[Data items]
════════════════
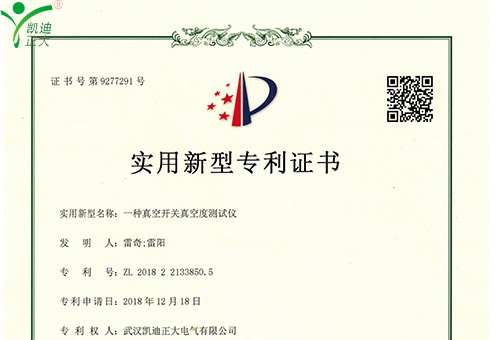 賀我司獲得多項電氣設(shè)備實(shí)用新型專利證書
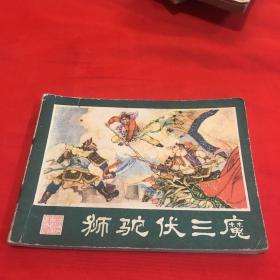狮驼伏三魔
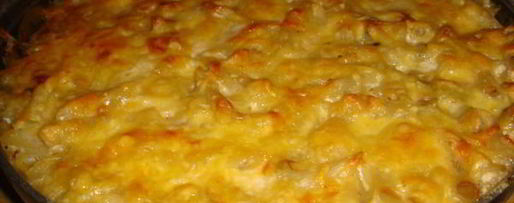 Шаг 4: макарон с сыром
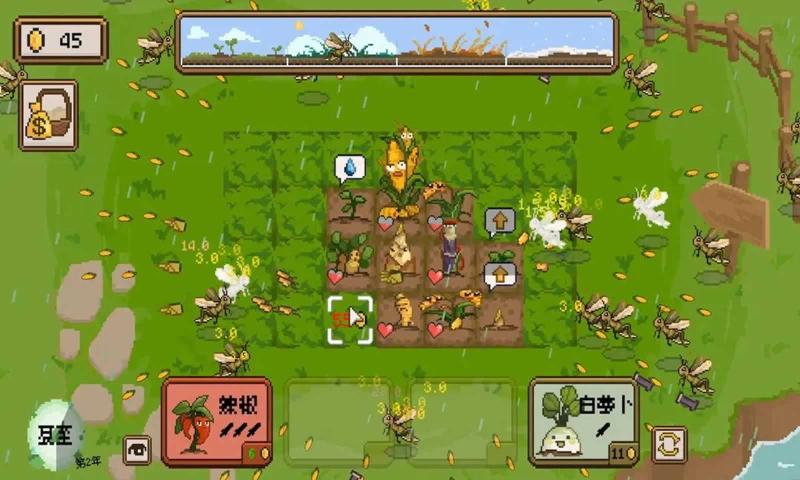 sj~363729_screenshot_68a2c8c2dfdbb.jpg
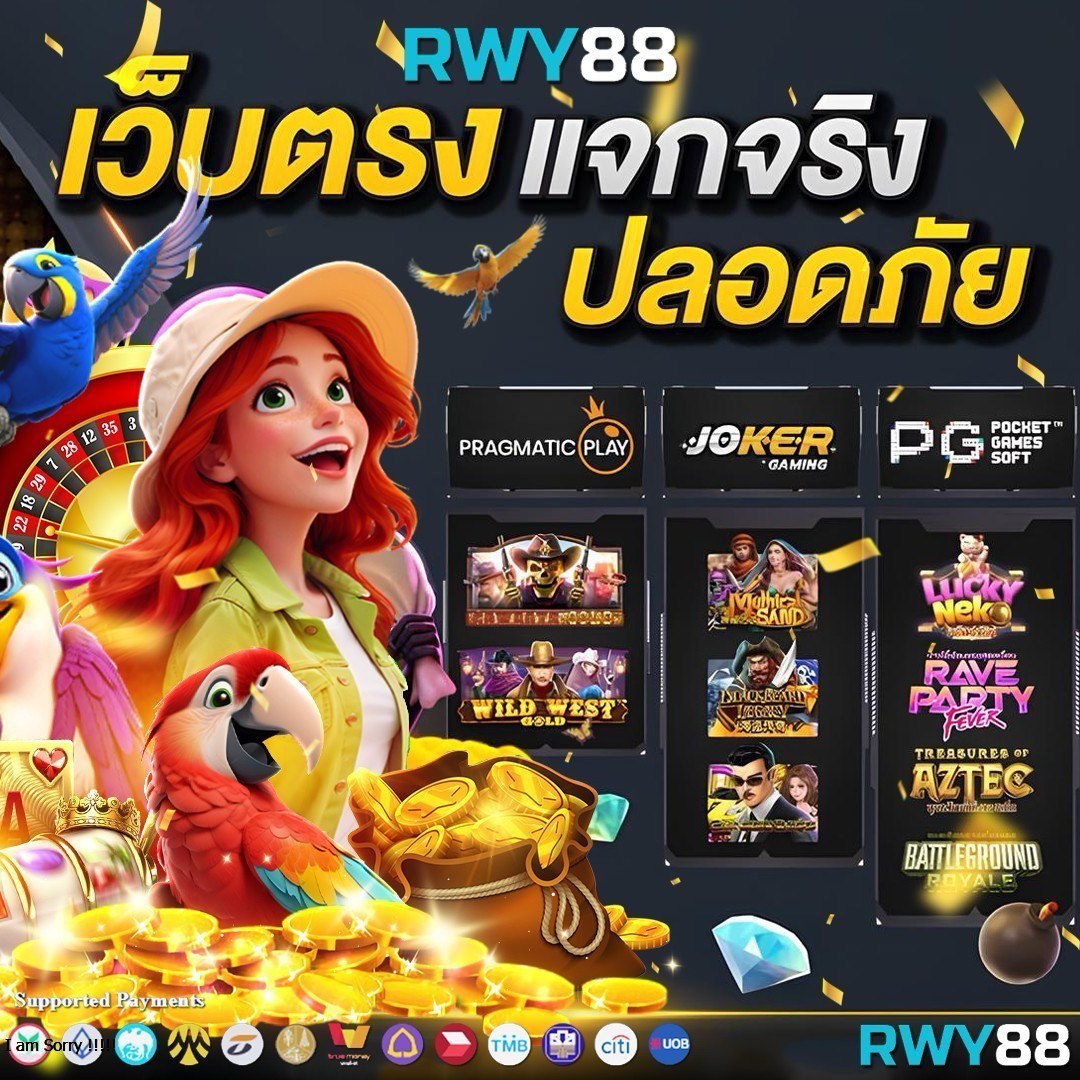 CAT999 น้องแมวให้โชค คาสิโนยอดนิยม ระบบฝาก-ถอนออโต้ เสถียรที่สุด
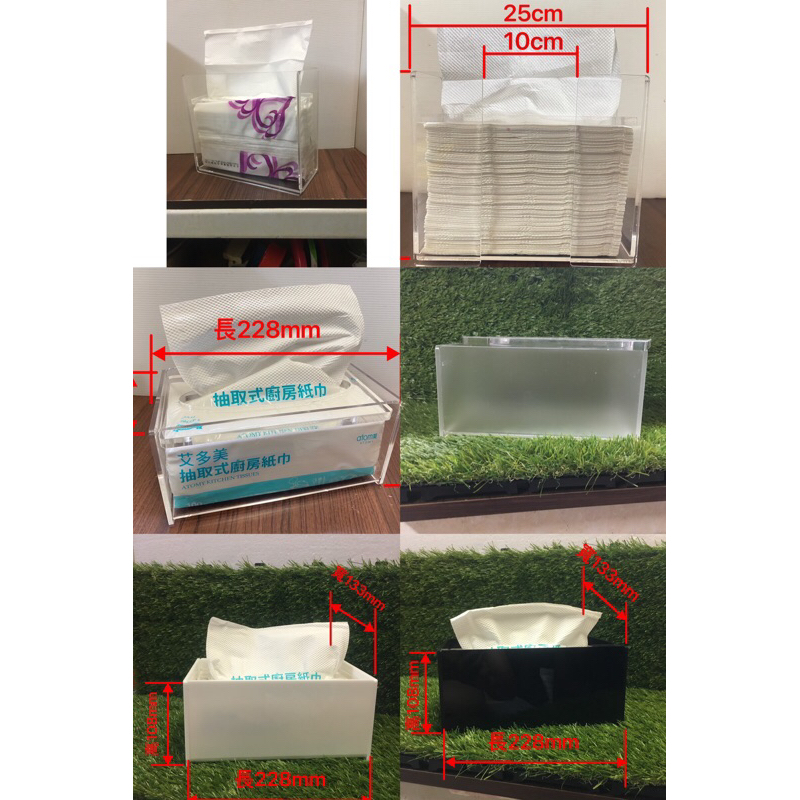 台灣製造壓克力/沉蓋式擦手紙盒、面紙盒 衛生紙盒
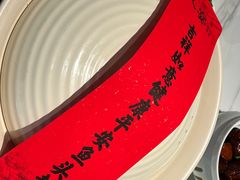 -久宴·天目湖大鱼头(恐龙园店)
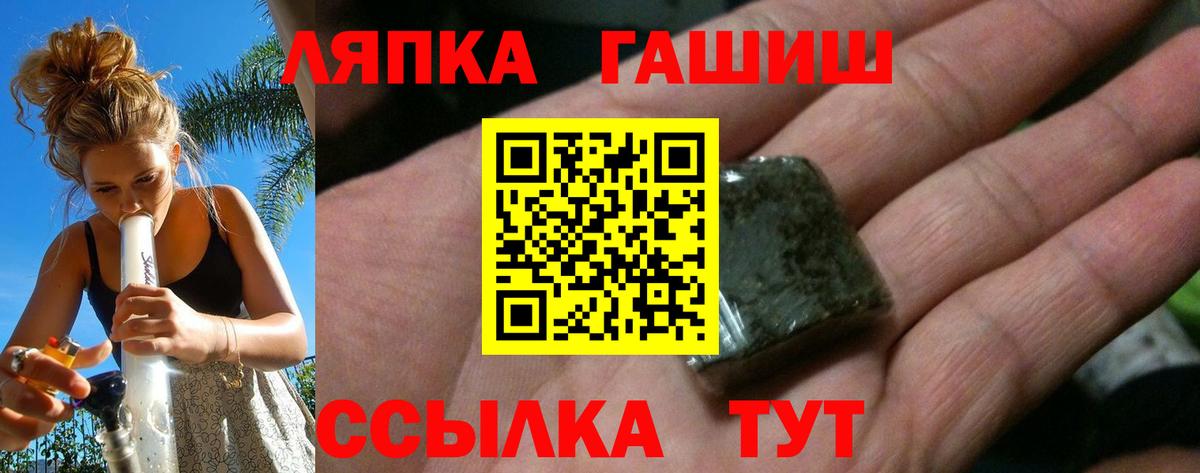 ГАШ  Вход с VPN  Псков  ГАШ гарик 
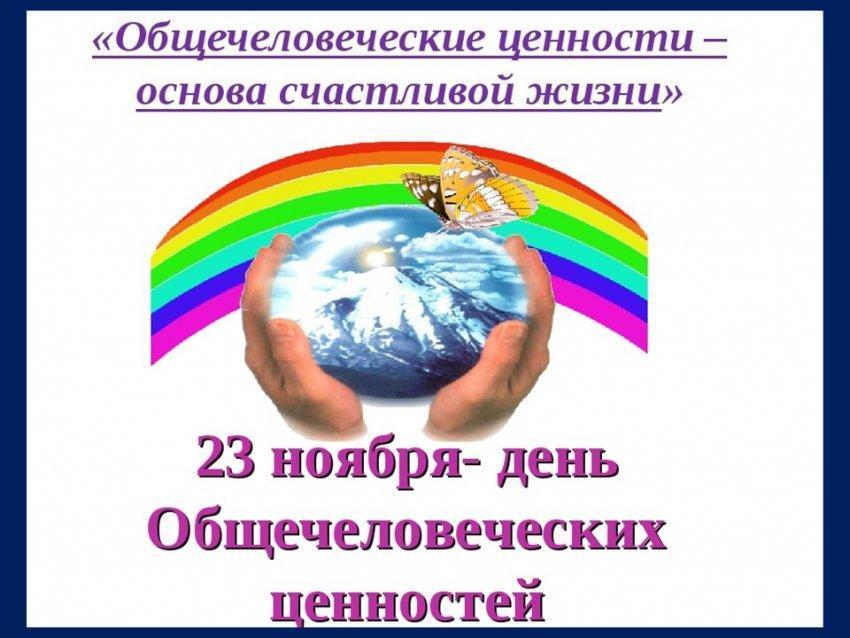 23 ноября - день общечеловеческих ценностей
════════════════
Write out the text of every row above, with each caption exactly as it appears and in the same order. Leave the pictures out.

OUTPUT
 賀我司獲得多項電氣設(shè)備實(shí)用新型專利證書
狮驼伏三魔
 Шаг 4: макарон с сыром
 sj~363729_screenshot_68a2c8c2dfdbb.jpg
 CAT999 น้องแมวให้โชค คาสิโนยอดนิยม ระบบฝาก-ถอนออโต้ เสถียรที่สุด
 台灣製造壓克力/沉蓋式擦手紙盒、面紙盒 衛生紙盒
 -久宴·天目湖大鱼头(恐龙园店)
 ГАШ  Вход с VPN  Псков  ГАШ гарик 
 23 ноября - день общечеловеческих ценностей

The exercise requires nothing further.